### What is needed
Whenever a line in the records below holds the string "Oregon", include it in the count, and state the number alone.
━━━━━━━━━━━━━━━━
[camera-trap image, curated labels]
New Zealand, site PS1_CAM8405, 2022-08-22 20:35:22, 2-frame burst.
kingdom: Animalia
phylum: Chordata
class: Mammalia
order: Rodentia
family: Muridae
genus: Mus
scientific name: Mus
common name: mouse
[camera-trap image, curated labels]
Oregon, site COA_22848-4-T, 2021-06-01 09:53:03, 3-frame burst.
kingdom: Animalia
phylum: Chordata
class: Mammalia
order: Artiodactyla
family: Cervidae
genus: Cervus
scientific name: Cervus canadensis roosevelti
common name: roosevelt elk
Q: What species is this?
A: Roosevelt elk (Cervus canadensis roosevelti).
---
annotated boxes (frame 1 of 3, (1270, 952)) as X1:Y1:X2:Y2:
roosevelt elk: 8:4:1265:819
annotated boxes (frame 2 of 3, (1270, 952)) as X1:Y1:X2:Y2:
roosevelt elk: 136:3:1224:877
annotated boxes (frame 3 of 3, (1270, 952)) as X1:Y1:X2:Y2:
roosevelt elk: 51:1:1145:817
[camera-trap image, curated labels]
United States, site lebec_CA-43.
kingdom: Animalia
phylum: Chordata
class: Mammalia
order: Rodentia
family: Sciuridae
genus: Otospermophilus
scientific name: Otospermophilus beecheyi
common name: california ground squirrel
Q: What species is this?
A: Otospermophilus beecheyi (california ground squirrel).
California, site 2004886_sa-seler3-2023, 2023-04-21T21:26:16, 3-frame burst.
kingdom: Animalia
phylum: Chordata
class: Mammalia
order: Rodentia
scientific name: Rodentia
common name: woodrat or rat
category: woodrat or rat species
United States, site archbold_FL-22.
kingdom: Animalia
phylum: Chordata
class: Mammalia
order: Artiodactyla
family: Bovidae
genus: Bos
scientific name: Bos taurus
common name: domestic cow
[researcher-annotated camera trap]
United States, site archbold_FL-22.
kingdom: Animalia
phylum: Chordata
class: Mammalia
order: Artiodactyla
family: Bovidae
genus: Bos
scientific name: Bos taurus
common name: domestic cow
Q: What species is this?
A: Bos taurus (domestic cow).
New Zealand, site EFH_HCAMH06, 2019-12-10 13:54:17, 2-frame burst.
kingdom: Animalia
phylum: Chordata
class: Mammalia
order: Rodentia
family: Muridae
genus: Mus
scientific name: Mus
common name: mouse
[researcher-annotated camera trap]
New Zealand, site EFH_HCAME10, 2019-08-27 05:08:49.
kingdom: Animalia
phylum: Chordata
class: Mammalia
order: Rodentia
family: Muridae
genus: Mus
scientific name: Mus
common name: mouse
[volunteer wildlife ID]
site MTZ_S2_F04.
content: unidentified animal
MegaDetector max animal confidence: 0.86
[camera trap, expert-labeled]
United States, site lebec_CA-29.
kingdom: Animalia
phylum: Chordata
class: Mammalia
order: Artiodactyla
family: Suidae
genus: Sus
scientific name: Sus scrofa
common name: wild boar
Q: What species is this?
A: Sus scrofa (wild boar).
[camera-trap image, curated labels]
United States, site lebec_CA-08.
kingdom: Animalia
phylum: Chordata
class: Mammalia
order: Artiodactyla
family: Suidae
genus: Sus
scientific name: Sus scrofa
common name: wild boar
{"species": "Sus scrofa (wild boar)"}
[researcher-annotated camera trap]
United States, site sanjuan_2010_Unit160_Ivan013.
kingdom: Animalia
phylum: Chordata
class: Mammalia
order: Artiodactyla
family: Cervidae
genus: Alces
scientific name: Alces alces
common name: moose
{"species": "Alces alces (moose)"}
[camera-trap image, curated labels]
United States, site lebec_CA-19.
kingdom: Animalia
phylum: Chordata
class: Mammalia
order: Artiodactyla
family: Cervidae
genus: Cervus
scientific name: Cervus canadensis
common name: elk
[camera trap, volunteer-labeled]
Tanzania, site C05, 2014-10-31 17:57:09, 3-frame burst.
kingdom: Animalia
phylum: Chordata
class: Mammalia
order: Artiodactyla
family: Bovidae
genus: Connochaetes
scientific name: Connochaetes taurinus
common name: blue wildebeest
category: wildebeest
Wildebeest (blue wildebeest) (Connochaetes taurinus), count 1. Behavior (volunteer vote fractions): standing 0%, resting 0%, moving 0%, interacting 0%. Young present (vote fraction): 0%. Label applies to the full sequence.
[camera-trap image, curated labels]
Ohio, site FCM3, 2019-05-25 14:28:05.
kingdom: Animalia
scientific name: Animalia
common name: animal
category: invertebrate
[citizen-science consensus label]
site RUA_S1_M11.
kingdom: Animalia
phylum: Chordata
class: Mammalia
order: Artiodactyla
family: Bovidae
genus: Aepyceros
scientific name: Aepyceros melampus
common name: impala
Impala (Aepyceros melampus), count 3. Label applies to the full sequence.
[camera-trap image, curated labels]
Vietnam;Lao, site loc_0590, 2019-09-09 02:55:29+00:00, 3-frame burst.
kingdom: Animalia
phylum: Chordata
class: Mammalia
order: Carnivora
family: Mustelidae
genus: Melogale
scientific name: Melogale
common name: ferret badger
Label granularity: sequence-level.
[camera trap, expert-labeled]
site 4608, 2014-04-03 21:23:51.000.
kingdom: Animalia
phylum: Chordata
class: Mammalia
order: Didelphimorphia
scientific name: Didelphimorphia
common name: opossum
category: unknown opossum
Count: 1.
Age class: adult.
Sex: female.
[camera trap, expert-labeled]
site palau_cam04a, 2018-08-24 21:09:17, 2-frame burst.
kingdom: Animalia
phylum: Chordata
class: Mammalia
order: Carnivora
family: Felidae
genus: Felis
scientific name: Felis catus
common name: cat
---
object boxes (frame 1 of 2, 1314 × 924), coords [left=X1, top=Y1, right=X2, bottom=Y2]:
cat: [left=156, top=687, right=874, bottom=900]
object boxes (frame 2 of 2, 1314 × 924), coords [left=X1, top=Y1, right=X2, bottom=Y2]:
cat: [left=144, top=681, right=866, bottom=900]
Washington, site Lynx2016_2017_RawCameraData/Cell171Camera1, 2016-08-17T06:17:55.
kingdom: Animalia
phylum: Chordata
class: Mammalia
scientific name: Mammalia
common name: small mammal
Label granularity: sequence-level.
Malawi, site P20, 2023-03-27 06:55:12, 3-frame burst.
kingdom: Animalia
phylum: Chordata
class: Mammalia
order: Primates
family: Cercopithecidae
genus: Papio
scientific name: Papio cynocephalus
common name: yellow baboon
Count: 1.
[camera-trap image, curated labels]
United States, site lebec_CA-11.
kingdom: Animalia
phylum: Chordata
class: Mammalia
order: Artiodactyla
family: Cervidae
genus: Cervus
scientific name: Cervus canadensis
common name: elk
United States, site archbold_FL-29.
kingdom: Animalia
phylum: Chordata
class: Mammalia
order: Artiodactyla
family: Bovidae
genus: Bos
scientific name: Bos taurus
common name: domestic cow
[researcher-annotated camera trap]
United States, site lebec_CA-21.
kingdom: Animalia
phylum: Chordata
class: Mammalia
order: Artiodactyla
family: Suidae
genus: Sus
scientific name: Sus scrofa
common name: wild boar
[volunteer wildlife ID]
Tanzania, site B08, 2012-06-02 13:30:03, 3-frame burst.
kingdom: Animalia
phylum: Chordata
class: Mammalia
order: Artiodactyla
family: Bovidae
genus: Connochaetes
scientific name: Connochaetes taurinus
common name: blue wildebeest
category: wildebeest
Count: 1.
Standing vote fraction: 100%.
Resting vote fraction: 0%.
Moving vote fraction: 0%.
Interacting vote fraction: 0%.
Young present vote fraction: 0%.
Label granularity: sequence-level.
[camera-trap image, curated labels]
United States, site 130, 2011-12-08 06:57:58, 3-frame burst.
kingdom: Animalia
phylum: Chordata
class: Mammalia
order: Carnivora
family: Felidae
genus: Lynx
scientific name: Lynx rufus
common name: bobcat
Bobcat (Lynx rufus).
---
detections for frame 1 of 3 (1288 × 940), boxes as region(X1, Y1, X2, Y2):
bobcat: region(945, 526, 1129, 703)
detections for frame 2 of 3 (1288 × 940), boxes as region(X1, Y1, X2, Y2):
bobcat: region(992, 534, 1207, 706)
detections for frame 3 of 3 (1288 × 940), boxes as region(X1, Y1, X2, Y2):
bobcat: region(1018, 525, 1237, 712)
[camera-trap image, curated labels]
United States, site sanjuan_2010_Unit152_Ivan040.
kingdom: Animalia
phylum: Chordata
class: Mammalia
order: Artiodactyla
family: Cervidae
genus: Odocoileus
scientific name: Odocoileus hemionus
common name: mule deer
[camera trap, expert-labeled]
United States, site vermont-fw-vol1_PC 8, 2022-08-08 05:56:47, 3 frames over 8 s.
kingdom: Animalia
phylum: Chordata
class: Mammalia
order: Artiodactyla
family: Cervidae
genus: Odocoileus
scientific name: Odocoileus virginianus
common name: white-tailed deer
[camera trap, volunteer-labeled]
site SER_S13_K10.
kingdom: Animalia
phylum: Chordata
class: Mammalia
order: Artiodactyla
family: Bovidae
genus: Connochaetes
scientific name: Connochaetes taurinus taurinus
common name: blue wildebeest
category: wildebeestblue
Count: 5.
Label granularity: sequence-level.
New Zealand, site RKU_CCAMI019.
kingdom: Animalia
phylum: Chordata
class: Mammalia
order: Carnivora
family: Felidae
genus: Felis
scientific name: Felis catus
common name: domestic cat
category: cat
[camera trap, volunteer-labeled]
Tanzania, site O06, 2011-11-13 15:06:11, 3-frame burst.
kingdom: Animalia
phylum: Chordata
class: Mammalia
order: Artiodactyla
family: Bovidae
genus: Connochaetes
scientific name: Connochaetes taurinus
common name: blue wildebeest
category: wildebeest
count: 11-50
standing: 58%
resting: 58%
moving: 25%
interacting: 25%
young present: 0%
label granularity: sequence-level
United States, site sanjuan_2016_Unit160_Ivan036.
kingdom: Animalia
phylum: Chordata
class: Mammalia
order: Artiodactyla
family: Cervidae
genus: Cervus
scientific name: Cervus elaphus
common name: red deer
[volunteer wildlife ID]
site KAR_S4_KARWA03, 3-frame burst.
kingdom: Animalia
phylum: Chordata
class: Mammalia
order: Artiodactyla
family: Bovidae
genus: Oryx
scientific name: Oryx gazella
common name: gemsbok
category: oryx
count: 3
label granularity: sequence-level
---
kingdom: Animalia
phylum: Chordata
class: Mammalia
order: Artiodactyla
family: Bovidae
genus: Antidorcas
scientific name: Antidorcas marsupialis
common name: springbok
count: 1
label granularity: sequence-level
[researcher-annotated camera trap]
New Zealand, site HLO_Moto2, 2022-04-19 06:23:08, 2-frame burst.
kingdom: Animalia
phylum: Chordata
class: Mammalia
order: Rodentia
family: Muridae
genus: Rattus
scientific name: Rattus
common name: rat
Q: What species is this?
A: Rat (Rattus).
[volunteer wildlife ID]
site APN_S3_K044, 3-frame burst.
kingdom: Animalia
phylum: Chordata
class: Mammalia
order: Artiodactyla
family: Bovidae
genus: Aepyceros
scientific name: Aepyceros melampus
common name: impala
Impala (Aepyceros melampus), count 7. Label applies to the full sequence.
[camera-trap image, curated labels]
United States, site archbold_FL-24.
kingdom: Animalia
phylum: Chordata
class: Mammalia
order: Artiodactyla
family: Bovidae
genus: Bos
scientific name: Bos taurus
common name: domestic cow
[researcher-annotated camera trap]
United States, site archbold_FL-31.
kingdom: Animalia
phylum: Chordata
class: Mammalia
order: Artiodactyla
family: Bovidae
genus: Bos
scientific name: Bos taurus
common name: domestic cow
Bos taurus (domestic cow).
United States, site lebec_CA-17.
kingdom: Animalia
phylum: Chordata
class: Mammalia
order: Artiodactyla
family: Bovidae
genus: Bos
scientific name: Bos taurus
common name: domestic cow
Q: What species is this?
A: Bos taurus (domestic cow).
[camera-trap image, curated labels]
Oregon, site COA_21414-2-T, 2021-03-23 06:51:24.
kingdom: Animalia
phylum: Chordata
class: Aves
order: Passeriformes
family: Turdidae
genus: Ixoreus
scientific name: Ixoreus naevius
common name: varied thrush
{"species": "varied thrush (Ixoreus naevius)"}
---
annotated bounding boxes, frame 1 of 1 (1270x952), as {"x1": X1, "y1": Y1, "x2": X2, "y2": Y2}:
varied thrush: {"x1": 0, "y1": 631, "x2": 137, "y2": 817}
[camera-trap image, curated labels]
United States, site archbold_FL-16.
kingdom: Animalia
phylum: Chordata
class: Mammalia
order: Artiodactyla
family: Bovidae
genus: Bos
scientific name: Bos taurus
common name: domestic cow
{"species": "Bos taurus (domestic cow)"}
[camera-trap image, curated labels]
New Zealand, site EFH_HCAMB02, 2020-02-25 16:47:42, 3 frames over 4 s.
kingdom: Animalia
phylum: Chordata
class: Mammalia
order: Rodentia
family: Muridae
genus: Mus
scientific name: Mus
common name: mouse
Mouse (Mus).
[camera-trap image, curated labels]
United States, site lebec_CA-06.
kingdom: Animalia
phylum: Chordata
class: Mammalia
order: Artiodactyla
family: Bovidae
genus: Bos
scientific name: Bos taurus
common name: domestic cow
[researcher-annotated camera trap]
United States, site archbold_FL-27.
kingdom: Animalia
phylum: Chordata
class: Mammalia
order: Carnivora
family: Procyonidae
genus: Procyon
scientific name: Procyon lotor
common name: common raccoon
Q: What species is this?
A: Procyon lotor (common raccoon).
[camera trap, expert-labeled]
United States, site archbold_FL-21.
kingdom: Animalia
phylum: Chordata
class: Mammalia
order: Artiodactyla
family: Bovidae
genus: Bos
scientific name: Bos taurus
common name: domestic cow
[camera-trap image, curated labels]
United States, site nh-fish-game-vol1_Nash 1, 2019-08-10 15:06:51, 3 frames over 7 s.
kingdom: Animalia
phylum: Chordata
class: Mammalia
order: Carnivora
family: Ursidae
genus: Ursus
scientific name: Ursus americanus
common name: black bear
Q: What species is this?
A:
━━━━━━━━━━━━━━━━
### Written reply
2